Dataset rows:
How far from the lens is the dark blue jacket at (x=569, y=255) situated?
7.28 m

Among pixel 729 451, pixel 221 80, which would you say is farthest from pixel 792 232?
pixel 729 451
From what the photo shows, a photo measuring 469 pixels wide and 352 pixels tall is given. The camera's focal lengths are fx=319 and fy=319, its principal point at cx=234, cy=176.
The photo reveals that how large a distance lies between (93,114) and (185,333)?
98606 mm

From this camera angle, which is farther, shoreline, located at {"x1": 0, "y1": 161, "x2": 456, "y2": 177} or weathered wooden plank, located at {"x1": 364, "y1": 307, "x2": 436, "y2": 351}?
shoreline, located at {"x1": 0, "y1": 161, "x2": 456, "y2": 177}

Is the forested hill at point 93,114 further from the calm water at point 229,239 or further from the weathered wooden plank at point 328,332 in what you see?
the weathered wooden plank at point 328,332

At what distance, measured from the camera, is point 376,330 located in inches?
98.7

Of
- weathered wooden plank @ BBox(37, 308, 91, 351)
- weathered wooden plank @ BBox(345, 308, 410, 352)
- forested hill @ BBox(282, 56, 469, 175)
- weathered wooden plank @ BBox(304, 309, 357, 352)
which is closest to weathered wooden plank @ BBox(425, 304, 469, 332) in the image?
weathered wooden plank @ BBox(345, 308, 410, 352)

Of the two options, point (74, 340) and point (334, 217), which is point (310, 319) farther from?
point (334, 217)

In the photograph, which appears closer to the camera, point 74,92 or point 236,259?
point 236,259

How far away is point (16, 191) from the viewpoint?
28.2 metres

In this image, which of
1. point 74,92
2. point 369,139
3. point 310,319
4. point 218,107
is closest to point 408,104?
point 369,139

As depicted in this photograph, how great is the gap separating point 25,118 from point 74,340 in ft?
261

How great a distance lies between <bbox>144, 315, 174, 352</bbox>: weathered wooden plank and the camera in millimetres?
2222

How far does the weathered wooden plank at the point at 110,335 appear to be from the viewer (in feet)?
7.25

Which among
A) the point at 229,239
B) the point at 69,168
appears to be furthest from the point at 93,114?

■ Set problem
Return every line of the records above that contains the string "shoreline", and treat uppercase and lowercase as different.

■ Correct output
From this camera angle, which is farther, shoreline, located at {"x1": 0, "y1": 161, "x2": 456, "y2": 177} or weathered wooden plank, located at {"x1": 364, "y1": 307, "x2": 436, "y2": 351}?
shoreline, located at {"x1": 0, "y1": 161, "x2": 456, "y2": 177}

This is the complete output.